| What needs to be done |
Print the complete set of entries exactly.

------ Records shown ------

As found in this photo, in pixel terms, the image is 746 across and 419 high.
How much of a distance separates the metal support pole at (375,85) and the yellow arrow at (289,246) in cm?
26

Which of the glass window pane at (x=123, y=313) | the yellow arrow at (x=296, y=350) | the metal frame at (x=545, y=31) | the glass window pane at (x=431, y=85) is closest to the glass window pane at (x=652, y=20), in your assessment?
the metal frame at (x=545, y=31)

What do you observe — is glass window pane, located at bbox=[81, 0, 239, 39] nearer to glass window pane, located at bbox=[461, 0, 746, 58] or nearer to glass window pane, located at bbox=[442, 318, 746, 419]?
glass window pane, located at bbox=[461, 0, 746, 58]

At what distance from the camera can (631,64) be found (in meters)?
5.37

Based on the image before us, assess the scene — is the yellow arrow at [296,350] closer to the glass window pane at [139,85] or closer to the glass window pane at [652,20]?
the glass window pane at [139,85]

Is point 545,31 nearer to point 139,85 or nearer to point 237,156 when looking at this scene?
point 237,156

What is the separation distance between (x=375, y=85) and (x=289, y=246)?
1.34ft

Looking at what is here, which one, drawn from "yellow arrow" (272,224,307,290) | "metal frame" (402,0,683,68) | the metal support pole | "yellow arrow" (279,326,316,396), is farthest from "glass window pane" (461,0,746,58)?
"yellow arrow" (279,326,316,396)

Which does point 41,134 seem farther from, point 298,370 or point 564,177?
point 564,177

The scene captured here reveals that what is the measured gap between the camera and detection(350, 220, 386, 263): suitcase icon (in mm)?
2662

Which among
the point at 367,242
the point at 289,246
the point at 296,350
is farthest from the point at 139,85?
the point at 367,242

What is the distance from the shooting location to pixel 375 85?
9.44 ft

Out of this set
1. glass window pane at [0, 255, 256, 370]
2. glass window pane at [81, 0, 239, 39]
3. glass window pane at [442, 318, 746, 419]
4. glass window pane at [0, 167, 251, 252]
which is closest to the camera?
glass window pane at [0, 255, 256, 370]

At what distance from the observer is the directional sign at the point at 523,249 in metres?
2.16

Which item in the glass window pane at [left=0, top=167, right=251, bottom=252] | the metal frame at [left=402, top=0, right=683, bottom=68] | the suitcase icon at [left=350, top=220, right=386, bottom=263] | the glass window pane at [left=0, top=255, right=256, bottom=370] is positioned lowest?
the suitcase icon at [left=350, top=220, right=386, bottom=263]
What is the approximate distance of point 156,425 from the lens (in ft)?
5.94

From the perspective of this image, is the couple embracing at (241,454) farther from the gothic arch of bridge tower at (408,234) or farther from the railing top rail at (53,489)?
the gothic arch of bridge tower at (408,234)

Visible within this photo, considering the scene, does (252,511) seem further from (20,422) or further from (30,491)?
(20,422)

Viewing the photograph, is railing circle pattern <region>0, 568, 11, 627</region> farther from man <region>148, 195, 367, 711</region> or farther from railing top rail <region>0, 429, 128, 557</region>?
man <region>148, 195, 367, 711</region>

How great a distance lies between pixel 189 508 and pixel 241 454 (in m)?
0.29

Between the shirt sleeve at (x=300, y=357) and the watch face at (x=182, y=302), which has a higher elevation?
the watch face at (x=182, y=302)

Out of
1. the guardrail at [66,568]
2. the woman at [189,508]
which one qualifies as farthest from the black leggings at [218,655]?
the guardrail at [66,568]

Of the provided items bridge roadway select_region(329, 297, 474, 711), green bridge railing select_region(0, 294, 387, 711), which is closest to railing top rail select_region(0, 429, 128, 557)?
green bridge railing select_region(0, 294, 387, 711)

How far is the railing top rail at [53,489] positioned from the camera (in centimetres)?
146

------

| Answer for the task |
As found in this photo, in pixel terms, the image is 746 across and 419 high.
How much of a distance separates the metal support pole at (375,85) and the yellow arrow at (289,246) in cm?
26

Which of the glass window pane at (x=123, y=313) | the yellow arrow at (x=296, y=350) | the metal frame at (x=545, y=31) | the glass window pane at (x=431, y=85) is closest to the glass window pane at (x=652, y=20), in your assessment?
the metal frame at (x=545, y=31)

What do you observe — is glass window pane, located at bbox=[81, 0, 239, 39] nearer to glass window pane, located at bbox=[461, 0, 746, 58] or nearer to glass window pane, located at bbox=[442, 318, 746, 419]?
glass window pane, located at bbox=[461, 0, 746, 58]

At what distance from the camera can (631,64) be found (in meters)?
5.37

Based on the image before us, assess the scene — is the yellow arrow at [296,350] closer to the glass window pane at [139,85] or closer to the glass window pane at [652,20]?
the glass window pane at [139,85]

Is point 545,31 nearer to point 139,85 or nearer to point 237,156 when looking at this scene?
point 237,156

What is the separation distance between (x=375, y=85) and (x=289, y=246)?
1.34ft

Looking at what is here, which one, drawn from "yellow arrow" (272,224,307,290) | "metal frame" (402,0,683,68) | the metal support pole | "yellow arrow" (279,326,316,396), is farthest from "glass window pane" (461,0,746,58)?
"yellow arrow" (279,326,316,396)

Which does point 41,134 seem farther from, point 298,370 or point 564,177?
point 564,177

The scene captured here reveals that what is the measured gap between the camera and detection(350, 220, 386, 263): suitcase icon (in mm)?
2662

Which among
the point at 367,242
the point at 289,246
the point at 296,350
is farthest from the point at 139,85?
the point at 367,242

What is the distance from the shooting location to pixel 375 85?
9.44 ft

Out of this set
1. glass window pane at [0, 255, 256, 370]
2. glass window pane at [81, 0, 239, 39]
3. glass window pane at [442, 318, 746, 419]
4. glass window pane at [0, 167, 251, 252]
which is closest to the camera?
glass window pane at [0, 255, 256, 370]

At what distance from the observer is the directional sign at the point at 523,249 in metres?
2.16

Which item in the glass window pane at [left=0, top=167, right=251, bottom=252] | the metal frame at [left=402, top=0, right=683, bottom=68] | the suitcase icon at [left=350, top=220, right=386, bottom=263] | the glass window pane at [left=0, top=255, right=256, bottom=370] is positioned lowest?
the suitcase icon at [left=350, top=220, right=386, bottom=263]
What is the approximate distance of point 156,425 from the lens (in ft)?
5.94

From the perspective of this image, is the couple embracing at (241,454) farther from the gothic arch of bridge tower at (408,234) or farther from the railing top rail at (53,489)?
the gothic arch of bridge tower at (408,234)

Visible within this photo, considering the scene, does (252,511) seem further from (20,422) or further from (30,491)?
(20,422)

Viewing the photograph, is railing circle pattern <region>0, 568, 11, 627</region> farther from man <region>148, 195, 367, 711</region> or farther from railing top rail <region>0, 429, 128, 557</region>?
man <region>148, 195, 367, 711</region>

How great a distance lies between pixel 189 508 and pixel 241 454 (in m)?
0.29

Between the shirt sleeve at (x=300, y=357) and the watch face at (x=182, y=302), which has a higher elevation?
the watch face at (x=182, y=302)

Out of
1. the guardrail at [66,568]
2. the woman at [189,508]
which one qualifies as farthest from the black leggings at [218,655]?
the guardrail at [66,568]

Of the provided items bridge roadway select_region(329, 297, 474, 711), green bridge railing select_region(0, 294, 387, 711), which is closest to railing top rail select_region(0, 429, 128, 557)?
green bridge railing select_region(0, 294, 387, 711)

How far is the railing top rail at [53,489] positioned from the camera (in centimetres)?
146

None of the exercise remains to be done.